# EXERCISE INSTRUCTIONS
A. Answer these questions about the essay on grotesque imagery:
(i) In Gogol's "The Nose," what is the runaway nose dressed as?
(ii) Which two works does the essay say it will examine?
(iii) In which decade, according to the essay, did Otto Dix paint The Skat Players?
B. Carry on the essay on grotesque imagery, starting right after its last sentence.

(PAGE EXCERPT begins)

Over the course of several centuries, grotesque imagery has played a vital role in the arts, literature, and cultures all over the world. Attempting to attribute a clear-cut definition to the word grotesque has proven to be a challenge for historians and literary scholars since its definition has changed over time, but the role it plays in each of these subjects is essentially the same. The Grotesque serves as a means by which to stray away from conventional beauty standards, to distort and exaggerate, and combine the familiar with the unfamiliar- much like the Uncanny. Because of this, Gothic literature often incorporates grotesque imagery to further emphasize themes of chaos, madness, and other dark aspects of the human condition. This essay will examine the concept of grotesque imagery and the role it plays in challenging conventional body notions in Stevenson’s The Strange Case of Dr. Jekyll and Mr. Hyde and McCullers’ Ballad of the Sad Cafe.
When first introduced to the word grotesque, most people would think of its adjectival form: “very strange or ugly in a way that is not normal or natural.” (The Master’s Review). Although these are indeed common grotesque elements, they do not necessarily constitute the whole meaning of the word. Since actual word itself has evolved and changed meanings over the years, earlier iterations were used in a way that blurred the line between the real and unreal (The Masters Review). More recently, the Grotesque is used in literature to focus on the physical aspect of the human body. However, the Grotesque is both an artistic and literary term that involves a combination of the real and unreal, human and nonhuman, and horror and comedy.
An example of Grotesque literature that merges horror with comedy is in Nikolai Gogol’s short story “The Nose”, which is about a man named Ivan who wakes up one day and discovers that his nose has ran away, and is now walking around Russia dressed up as a police officer. The nose harasses him when he accuses it of running away from him, and then nearly arrests him (LetterPile). Clearly this plot is disturbing, but it is also so far-fetched that it’s comical. The Grotesque tends to defy clear definitions and borders that occupies the middle ground between life and death, and is inherently ambiguous. In literature as well as art, the grotesque is defined by what it does to boundaries- transgressing, merging, or destabilizing them (Connelly 4).
The presumed universals of classical beauty often involve symmetry, aesthetically pleasing subjects, and perfect body proportions. Grotesque imagery, however, is quite opposite of this. To quote Victor Hugo, “ideal beauty has only one standard whereas the variations and combinations possible for the grotesque are limitless.” (Connelly 4). Visual imagery often depicts the grotesque as being monstruos, deformed, and ugly. In her academic essay titled “The Grotesque Body: Fleshing Out the Subject”, Sara Cohen Shabot defines grotesque art as, “art whose form and subject matter appear to be a part of, while contradictory to, the natural, social, or personal worlds of which we are a part. Its images most often embody distortions in such as fashion that it confronts us as strange and disordered” (Shabot 58). An example of this can be seen in the painting The Skat Players (pictured below), by Otto Dix. In the painting, Dix chooses to depict his subjects as horrifying hybrids of machine and man in order to make a statement about the technological revolution that was taking place during the time at which he painted it- the 1920’s.

(PAGE EXCERPT ends)
(DATA PROVIDED begins)

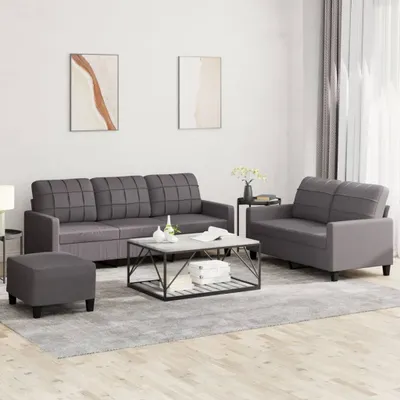 Produktbild von 3-tlg. Sofagarnitur mit Kissen Grau Kunstleder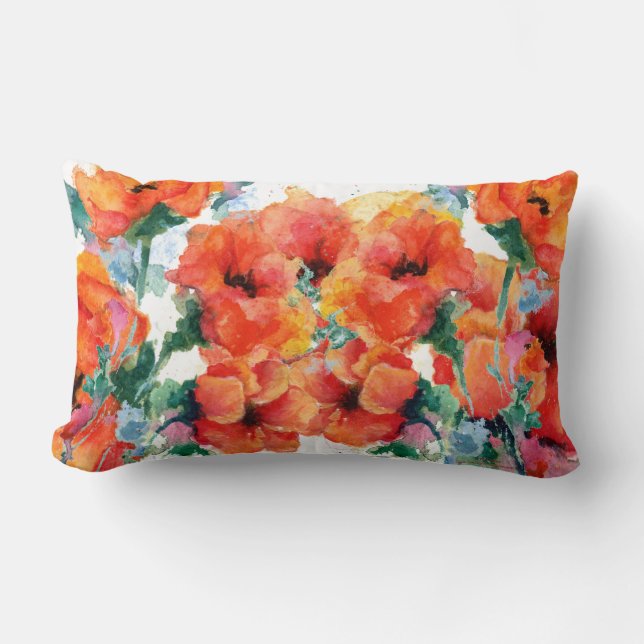 Fröhliche Poppies Rote Drei-Sterne-Kunst Lendenkissen (Vorderseite)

(DATA PROVIDED ends)

# RESPONSES TO THE EXERCISE
A.
(i) A police officer.
(ii) Stevenson's The Strange Case of Dr. Jekyll and Mr. Hyde and McCullers' Ballad of the Sad Cafe.
(iii) The 1920s.

B.
Like Dix, Robert Louis Stevenson also utilized grotesque imagery to develop the character, Hyde, in his novel The Strange Case of Dr. Jekyll and Mr. Hyde to make a political statement. He wrote this novel in London during the late 19th century, where it was commonplace for people to present themselves in a highly respectable manner, and things like expression of sexuality (especially homosexuality) were considered a taboo. In the novel, Stevenson describes Hyde as “pale and dwarfish, he gave a impression of deformity without any nameable malformation, he had a displeasing smile… but not all of these together could explain the hitherto unknown disgust, loathing and fear with which Mr. Utterson regarded him.” (Stevenson 16). By characterizing him as this deformed, primitive creature, Stevenson uses Hyde as an allegory for the repressed desires and evil tendencies that are an inevitable part of human nature. The fear and hate generated towards Hyde by other characters in the novel symbolizes the attitudes of London’s elite members of society and their tendency to heavily veil transgressions and dark aspects of their personalities during this time.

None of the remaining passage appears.